Peygamber Efendimiz'in (asm) "Allah katında amellerin en makbulü az da olsa devam üzere yapılanıdır" ve "Kim bir kötülük görürse, onu eliyle değiştirsin. Şayet eliyle değiştirmeye gücü yetmezse, diliyle değiştirsin. Diliyle değiştirmeye de gücü yetmezse, kalbiyle düzeltme cihetine gitsin ki bu imanın en zayıf derecesidir" hadisleri, günümüz dünyasındaki zulme karşı sorumluluğumuzu ve pozisyonumuzu açıkça ortaya koyuyor. Özellikle Gazze'de yaşanan soykırım, tüm sınırları aşmış durumda ve her birimizin üzerine düşeni yapma mecburiyetini gözler önüne seriyor.

Ne yazık ki, çoğu zaman başkalarının harekete geçmesini bekliyor, bedel ödemekten çekiniyoruz. Devlet başkanları bile bir dernek veya STK başkanı gibi konuşuyor. 52 üyeli İslam İşbirliği Teşkilatı soykırımı kınıyor ve uluslararası camiayı harekete geçmeye çağırıyor. Oysa 52 devletsin, BM'den sonra en çok üyesi olan kurumsun; uluslararası camia ve kurum sensin! Kimi bekliyor, kimden medet umuyorsun?

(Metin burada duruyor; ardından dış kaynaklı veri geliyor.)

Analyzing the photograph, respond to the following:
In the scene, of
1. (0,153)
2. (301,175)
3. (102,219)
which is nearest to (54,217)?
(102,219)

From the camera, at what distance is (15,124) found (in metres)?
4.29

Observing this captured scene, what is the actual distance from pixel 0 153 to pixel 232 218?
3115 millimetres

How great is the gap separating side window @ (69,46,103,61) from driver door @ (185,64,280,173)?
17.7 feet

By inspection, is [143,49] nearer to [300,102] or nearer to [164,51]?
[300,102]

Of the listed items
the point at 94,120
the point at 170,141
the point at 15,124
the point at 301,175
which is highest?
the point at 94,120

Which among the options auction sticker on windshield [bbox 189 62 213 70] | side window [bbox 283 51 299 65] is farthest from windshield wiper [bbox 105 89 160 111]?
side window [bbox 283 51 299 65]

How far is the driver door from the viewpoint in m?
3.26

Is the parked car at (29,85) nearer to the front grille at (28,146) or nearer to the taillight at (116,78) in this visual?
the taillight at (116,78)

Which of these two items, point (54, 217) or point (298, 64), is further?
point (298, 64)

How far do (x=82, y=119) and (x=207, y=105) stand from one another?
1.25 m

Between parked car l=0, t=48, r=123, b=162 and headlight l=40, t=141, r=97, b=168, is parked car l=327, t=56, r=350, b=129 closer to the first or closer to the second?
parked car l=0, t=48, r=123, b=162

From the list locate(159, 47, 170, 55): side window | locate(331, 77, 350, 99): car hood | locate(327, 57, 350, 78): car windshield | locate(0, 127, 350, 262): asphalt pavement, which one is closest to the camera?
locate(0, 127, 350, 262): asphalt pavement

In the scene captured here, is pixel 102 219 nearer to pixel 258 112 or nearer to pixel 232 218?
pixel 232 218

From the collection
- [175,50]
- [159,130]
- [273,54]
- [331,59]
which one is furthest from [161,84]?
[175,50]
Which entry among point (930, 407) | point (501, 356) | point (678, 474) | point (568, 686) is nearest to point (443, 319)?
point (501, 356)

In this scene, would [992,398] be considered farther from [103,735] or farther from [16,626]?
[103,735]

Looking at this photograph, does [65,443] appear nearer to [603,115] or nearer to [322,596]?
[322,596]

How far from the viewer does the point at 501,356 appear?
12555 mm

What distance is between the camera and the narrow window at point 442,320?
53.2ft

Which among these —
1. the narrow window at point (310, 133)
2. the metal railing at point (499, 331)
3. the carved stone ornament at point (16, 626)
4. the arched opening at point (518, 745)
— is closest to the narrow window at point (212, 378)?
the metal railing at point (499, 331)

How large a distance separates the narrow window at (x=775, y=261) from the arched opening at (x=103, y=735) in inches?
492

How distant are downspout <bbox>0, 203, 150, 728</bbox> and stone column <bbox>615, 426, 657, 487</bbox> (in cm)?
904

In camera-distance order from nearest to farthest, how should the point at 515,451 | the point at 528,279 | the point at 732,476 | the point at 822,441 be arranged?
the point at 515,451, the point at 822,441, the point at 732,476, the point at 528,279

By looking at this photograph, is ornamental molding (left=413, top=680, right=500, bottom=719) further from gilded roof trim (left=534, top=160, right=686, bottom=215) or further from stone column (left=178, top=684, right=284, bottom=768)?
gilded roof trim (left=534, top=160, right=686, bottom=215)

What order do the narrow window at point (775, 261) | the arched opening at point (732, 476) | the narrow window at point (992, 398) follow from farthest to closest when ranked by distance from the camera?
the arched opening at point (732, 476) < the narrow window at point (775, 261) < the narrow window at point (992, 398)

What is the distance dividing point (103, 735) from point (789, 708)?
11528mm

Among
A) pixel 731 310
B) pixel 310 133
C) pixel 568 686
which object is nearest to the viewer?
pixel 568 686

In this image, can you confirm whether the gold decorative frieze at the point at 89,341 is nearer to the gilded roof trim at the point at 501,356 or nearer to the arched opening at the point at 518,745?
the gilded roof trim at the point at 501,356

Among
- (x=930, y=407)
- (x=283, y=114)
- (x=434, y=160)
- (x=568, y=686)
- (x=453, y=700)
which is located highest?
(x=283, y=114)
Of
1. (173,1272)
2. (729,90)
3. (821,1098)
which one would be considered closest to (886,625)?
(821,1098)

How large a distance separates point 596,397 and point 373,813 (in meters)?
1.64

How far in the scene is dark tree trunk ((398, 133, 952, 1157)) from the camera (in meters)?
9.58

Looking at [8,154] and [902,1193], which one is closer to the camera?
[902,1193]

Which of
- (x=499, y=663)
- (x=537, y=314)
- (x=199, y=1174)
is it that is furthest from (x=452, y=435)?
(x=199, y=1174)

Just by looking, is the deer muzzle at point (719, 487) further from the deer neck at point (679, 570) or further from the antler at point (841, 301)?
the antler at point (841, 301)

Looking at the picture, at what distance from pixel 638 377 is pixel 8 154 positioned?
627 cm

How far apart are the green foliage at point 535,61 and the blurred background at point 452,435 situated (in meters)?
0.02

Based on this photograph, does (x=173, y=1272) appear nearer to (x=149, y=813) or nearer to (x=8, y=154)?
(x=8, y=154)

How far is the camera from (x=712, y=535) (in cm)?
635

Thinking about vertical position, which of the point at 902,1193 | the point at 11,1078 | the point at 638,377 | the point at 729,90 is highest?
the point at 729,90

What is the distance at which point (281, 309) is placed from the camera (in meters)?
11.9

Devletlerin görevlerini yerine getirememesi veya getirmemesi, bizleri Allah ve insanlar nezdinde mesuliyet ve vebalden kurtarmaz. Ülkemiz işgal edildiğinde, ormanlarımız yandığında veya deprem olduğunda devletin yanı sıra halkımız ve kurumlarımız da bir sorumluluk duygusuyla harekete geçiyor ve geçmelidir.

Peki, Gazze'de işlenen soykırıma karşın halklar, kurum ve kuruluşlar neden harekete geçmiyor veya geçemiyor?

7 Ekim Aksa Tufanı ile birlikte ümmet genelinde halklar ve kurumlar bazında bir hareketlenme oldu. Çalıştık, meydanlara çıktık, bağırdık, çağırdık ama devletler ve uluslararası camia harekete geçmedi, soykırım durmadı. Bütün bu yapılanlara rağmen Siyonist teröristler zulüm ve katliamlarından vazgeçmedi, vahşetlerine devam ettiler. Hatta adım adım daha da ileriye götürüyorlar. Bu durumda oturmak doğru mudur?

Elbette hayır!

Yukarıda Peygamber Aleyhisselam'ın buyurduğu gibi, az da olsa yaptıklarımıza devam etmeliyiz. Yapılanları sona erdirmek değil, nasıl daha da ileriye götürebileceğimizin hesabı yapılmalıdır. Dağları oyan, dalgaların çok sert olması değildir; sürekli ve devamlı olmasıdır. Sürekli olan bir çalışmanın bereketi olur; yoksa bir gün çalışıp beş gün çalışmama, iki gün çalışıp on gün çalışmama ile bir hedefe varılamaz.

Bugün elimizden gelen budur, ancak bunu yapabiliyoruz. Bir işin tamamını yapamıyorsak hepsinden vazgeçmek doğru değildir. Elimizle bu vahşeti durduramayız ama bu zulmü tel'in edebiliriz, duyurabiliriz, harekete geçilmesi gerektiğini söyleyebiliriz.

Siyonist işgal rejimi, arkasındaki devasa güç ve kuvvete rağmen basın ve medyayı çok fazla kullanmakta ve devasa yatırımlar yapmaktadır. Kaldı ki bizler bunun ala'sını yapmalıyız. Herkes elinden ne geliyorsa ortaya koymalıdır. Bilelim ki yapılanlar yeterli değildir, ancak yapılanları da küçümsemiyoruz.

Bir söz olur, bir dua olur, bir bayrak asma olur, bir yürüyüşe katılma olur, boykot olur, çocuklarına, dost ve akrabalarına bu zulmü anlatmak olur, devletlerden ve uluslararası camiadan harekete geçme çağrısı olur, yardım kuruluşlarına Gazze için bir ekmek de olsa yardım etmek olur…

Uyuyanı uyandırmalı, uyananı ayağa kaldırmalı, ayağa kalkanı yürümeye, koşmaya ve bir şeyler yapmaya, bir şeyler yapanları daha organize, daha hikmetli ve daha güçlü hale getirmeliyiz. Unutmayalım ki zafere ve başarıya ulaşanlar, hak yolda sabır ve sebat gösterenlerdir.